By measuring their biological activity using a human glioblastoma U87 cell line stably transfected for constitutive expression of FLuc/NLuc reporter genes, we observed for both peptides C6M1 and C6M1-L a lower silencing activity (60% and 35%) compared to both WRAP peptides (80%-90%) encapsulating in each case the same amount of siRNA (10 nM) (Figure 1B). Considering the close similarity in amino acids content between the two families of peptides and differences in the primary sequence, this result suggested that the amount of leucine and arginine residues were important for the silencing activity of the resulting PBNs. This could be the consequence of the higher number of arginine in the C6M1 series (7) compared to the WRAP series (4). Therefore, we could formulate objectively the hypothesis that a higher content of arginine is unfavorable for a strong biological response. Indeed, in our biological assay, we measured a global effect, ranging from the PBNs formation till the siRNA effects at the RISC system. In between, the PBNs have to internalize the cells and siRNAs have to be properly decaged from the PBNs. A lower decaging for the C6M1 PBNs could explain a weaker release and consequently a lower biological response of siRNA molecules because of the higher content of ionic interactions. In line with this, we clearly observed the direct influence of arginine residues in the decaging rate of siRNAs from PBNs made of WRAP peptides with different amount of arginine residues (see below).
Another noticeable difference was the lower number in leucine residue for the C6M1 peptide series (6 or 7) compared to the WRAP series (8). A lower number of leucine residues seemed to correlate with a lower biological response. Along this line, we observed that the deletion of one leucine in the C6M1-L peptide compared to the native C6M1 peptide seemed to further reduce the silencing property of the PBNs (Figure 1B). Therefore, we investigated whether the N- and C-terminal and internal leucine doublets in our WRAP peptide series were indispensable all along the different steps from the nanoparticle formation towards the recorded gene silencing activity.
Dissecting the role of the leucine doublets within the WRAP sequence.

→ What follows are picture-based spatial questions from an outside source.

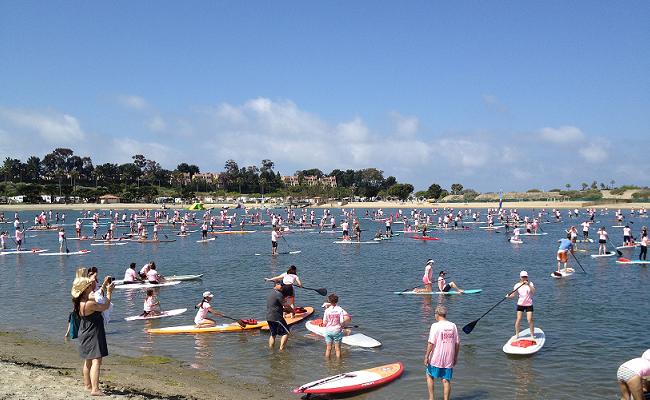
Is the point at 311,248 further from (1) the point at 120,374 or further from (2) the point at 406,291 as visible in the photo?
(1) the point at 120,374

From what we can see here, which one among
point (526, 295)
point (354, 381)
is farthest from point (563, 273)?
point (354, 381)

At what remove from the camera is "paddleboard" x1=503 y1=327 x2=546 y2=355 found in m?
12.4

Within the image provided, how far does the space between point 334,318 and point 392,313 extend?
249 inches

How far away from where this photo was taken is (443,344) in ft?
27.9

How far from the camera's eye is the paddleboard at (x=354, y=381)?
Result: 9.85 m

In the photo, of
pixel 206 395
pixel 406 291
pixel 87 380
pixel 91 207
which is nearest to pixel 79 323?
pixel 87 380

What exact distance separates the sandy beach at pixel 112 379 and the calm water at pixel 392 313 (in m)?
0.72

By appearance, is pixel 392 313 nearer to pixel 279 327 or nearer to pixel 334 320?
pixel 279 327

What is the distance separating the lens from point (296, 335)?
14.6m

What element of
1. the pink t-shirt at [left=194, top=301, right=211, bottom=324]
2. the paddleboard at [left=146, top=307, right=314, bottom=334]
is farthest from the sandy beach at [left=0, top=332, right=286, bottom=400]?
the pink t-shirt at [left=194, top=301, right=211, bottom=324]

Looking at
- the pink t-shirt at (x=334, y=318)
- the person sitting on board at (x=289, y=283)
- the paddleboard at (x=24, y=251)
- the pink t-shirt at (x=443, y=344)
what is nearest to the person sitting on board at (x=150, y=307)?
the person sitting on board at (x=289, y=283)

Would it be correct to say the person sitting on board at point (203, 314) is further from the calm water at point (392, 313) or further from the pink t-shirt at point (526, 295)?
the pink t-shirt at point (526, 295)

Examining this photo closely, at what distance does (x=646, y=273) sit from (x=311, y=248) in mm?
22938

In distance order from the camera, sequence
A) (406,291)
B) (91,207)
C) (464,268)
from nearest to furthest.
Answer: (406,291)
(464,268)
(91,207)
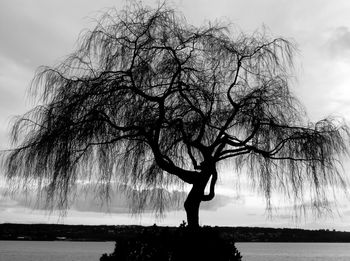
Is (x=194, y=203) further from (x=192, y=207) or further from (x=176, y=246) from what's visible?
(x=176, y=246)

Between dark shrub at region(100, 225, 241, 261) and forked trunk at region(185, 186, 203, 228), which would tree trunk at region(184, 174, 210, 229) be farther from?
dark shrub at region(100, 225, 241, 261)

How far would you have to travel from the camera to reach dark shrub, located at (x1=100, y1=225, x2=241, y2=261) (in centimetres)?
1027

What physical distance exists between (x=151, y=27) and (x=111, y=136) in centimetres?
291

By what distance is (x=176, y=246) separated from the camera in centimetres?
1030

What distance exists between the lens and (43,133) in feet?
37.1

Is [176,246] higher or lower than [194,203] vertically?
lower

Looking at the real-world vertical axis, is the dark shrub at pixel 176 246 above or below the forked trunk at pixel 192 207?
below

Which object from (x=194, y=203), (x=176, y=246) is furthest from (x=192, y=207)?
(x=176, y=246)

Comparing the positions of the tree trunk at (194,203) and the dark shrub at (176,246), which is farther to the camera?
the tree trunk at (194,203)

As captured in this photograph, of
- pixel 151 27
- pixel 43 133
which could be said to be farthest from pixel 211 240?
pixel 151 27

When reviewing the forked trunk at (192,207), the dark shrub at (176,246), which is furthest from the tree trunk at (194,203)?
the dark shrub at (176,246)

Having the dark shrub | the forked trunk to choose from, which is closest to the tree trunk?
the forked trunk

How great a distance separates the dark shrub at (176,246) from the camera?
33.7 feet

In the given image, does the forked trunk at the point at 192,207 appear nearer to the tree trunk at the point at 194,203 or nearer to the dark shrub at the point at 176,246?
the tree trunk at the point at 194,203
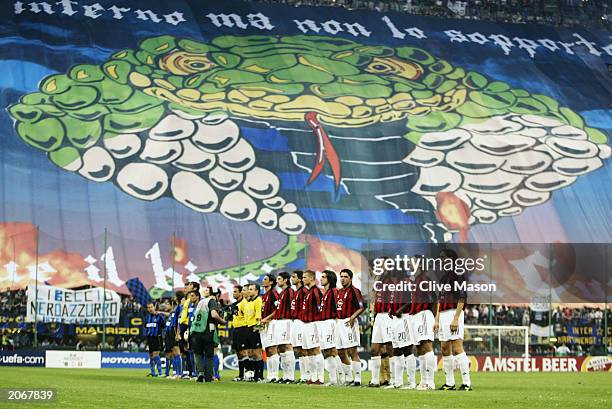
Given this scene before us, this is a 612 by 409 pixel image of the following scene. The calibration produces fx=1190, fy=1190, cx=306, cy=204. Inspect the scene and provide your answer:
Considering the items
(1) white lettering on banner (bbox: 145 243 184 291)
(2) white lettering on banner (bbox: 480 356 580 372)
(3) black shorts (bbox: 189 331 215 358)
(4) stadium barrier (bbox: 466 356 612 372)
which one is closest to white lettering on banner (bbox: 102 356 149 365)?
(1) white lettering on banner (bbox: 145 243 184 291)

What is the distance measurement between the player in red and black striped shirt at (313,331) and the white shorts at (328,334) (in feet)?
0.80

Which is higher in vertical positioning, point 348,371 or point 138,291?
point 138,291

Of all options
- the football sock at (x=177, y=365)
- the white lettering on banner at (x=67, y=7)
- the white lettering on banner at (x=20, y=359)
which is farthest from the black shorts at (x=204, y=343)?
the white lettering on banner at (x=67, y=7)

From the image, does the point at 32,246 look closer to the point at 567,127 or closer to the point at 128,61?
the point at 128,61

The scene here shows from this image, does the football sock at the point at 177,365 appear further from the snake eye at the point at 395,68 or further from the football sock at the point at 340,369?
the snake eye at the point at 395,68

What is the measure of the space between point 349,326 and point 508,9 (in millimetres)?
38559

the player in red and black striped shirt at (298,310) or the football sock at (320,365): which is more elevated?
the player in red and black striped shirt at (298,310)

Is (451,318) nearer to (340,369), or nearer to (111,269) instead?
(340,369)

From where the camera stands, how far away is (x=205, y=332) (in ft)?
70.8

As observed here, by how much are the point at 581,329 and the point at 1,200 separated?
1992 cm

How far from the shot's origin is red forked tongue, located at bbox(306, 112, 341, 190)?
1763 inches

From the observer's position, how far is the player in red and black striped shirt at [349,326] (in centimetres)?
2064

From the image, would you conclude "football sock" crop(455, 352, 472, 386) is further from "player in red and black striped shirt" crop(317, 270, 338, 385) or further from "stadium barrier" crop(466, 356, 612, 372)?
"stadium barrier" crop(466, 356, 612, 372)

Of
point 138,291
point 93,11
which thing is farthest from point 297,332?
point 93,11
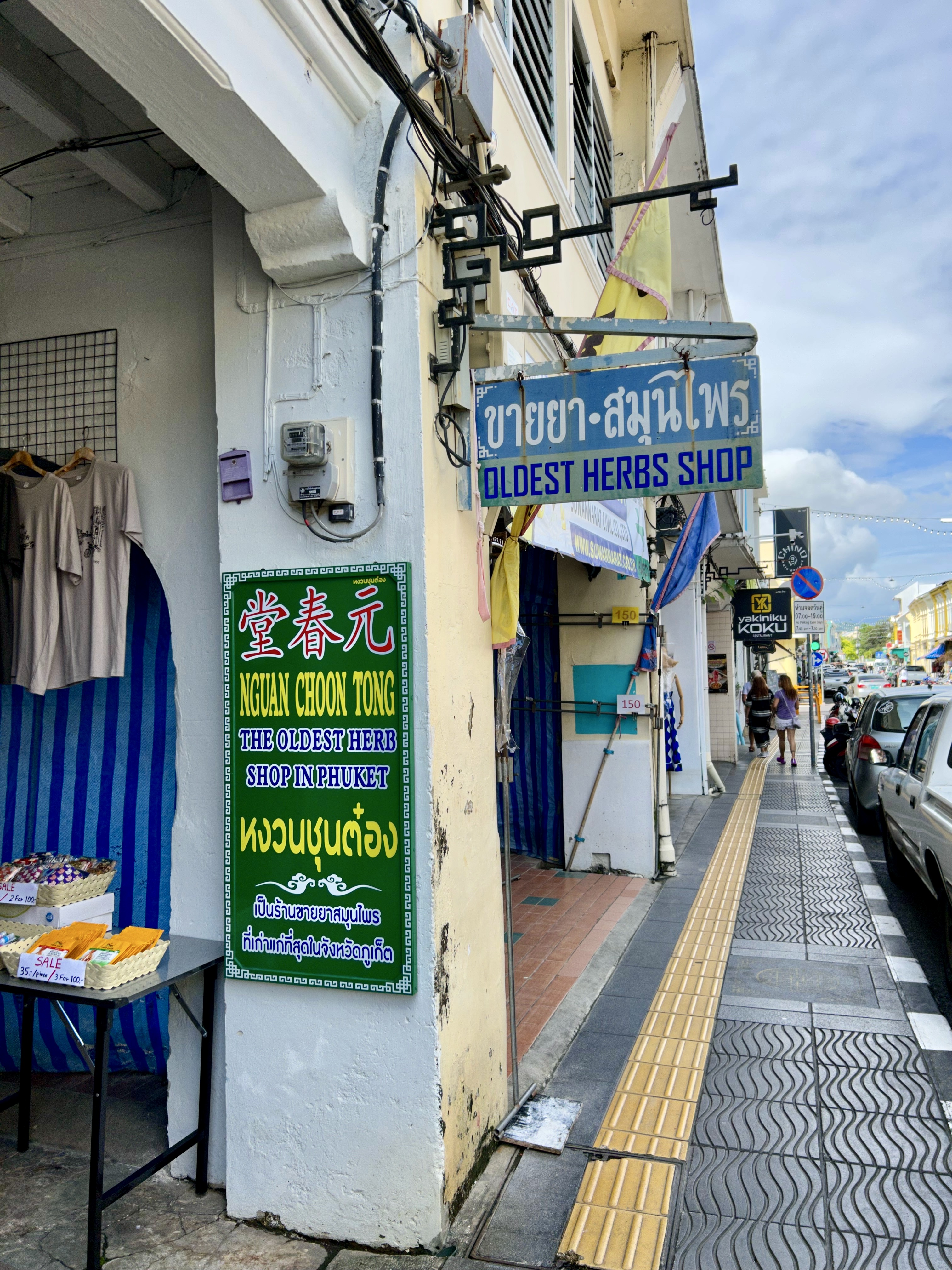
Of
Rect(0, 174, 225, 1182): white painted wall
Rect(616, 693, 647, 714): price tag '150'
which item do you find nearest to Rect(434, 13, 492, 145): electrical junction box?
Rect(0, 174, 225, 1182): white painted wall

To confirm this hypothesis, we synthesized analogues deleted of one leucine located at both N- and C-terminal regions of the WRAP peptides (W1-2L and W5-2L, respectively). Additionally, we synthesized the W5-2Lm peptide to analyze the role of the intra-sequential leucine doublets and the W5-4L peptide with all possible leucine doublet deletions (Table 1).
Both parental peptides, W1 and W5, were compared to their respective DLeu-analogues by agarose shift assay in order to verify first their ability to complex siRNAs (Figure 2A and 2B). Without the peptide addition, siRNAs migrated into the agarose gel (= 100% signal). But when complexed with an increased molar ratio of W1 and W5 peptides, siRNA migration was prevented in a molar ratio-dependent manner as previously reported [16] (Figure 2A and 2B). W1-2L, W5-2L, W5-2Lm and W5-4L clearly complexed siRNAs similarly to the parental peptides, with a complex formation starting at a molar ratio of 10 (R = 10 for >50% of complexed siRNAs). However, we decided to use the molar ratio R = 20 for PBN formulations since we showed that PBNs were thus more stable [16,17,24].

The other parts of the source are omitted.